Это половина причины, почему я это делаю, потому что я почти уверен, что они не раздавят меня как блин, прежде чем меня сначала выслушают. Тогда они могут меня расплющить, но другая половина связана с тем, что у меня в углу есть два предковых зверя и императорская черепаха в придачу, так что мои ненавистники могут получить отпор. «Вы оставляете Три Желания и принимаете Четыре Благородные Истины, последняя из которых гласит, что Благородный Восьмеричный Путь — это путь к спасению. В целях обсуждения скажем, что все это верно и что я полностью согласен с приведенными выше утверждениями». Несмотря на то, что я знаю, что это взъерошит их перья, я не могу заставить себя принять Четыре Благородные Истины, и не только потому, что я наслаждаюсь сексом, славой и алкоголем больше, чем следовало бы. Есть лишь основная разница во взглядах, которую я не могу обойти, но эту дискуссию лучше оставить на потом. «Даже если я согласен, что путь вперед — это поиск Нирваны, какова цель этого? Взойти на тот свет и что? Если жизнь страдает, какая разница, существуем ли мы на этом плане или на следующем?»

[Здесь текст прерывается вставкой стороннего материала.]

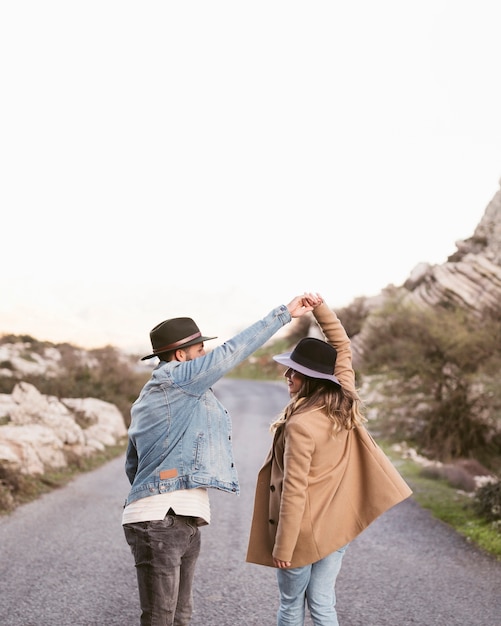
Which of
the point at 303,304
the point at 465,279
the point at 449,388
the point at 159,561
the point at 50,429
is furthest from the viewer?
the point at 465,279


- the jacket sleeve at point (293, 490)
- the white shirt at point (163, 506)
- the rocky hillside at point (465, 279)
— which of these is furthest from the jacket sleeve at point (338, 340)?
the rocky hillside at point (465, 279)

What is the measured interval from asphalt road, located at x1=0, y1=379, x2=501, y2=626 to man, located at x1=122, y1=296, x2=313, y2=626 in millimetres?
2033

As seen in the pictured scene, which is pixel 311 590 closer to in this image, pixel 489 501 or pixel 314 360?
pixel 314 360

«Нирвана — это не цель, Брат Рейн», — отвечает Монк Боунс, выглядя настолько серьезным, насколько я его когда-либо видел, — «А скорее награда. Абсолютное состояние освобождения, свободы от цикла жизни и перерождения. Жизнь – это страдание, но только потому, что она непостоянна, мимолетное и эфемерное существование, которое нужно пережить, прежде чем стереть все с чистого листа и начать все заново. Можно даже сказать, что страдания без цели, потому что простое выживание — это всего лишь временная передышка в жизни, полной испытаний и невзгод».

Ну, это только делает ситуацию еще хуже. «А что вы будете делать, если следующий самолет ничем не будет отличаться от этого? Жизнь по определению — это борьба за выживание, это справедливо как для Божества, так и для скромного муравья, все мы просто добываем средства для выживания в этом мире, в котором живем, так что кто может сказать, что все по-другому? в другом месте?

«В этом вопросе нет выхода к примирению», — отвечает Монк Боунс, и даже Монк Хэппи, который якобы меня поддерживает, кивает головой в знак согласия. «Такова наша вера, что Нирвана — это свобода, которую мы так желаем, поскольку только Истинная Божественность может иметь силу вырваться из оков смертности. Если это не так, и в конце моего Пути я обнаружу, что Нирвана недостижима или даже не существует, то, по крайней мере, я проживу лучшую возможную жизнь, настолько свободную от вреда и греха, насколько это возможно для человека».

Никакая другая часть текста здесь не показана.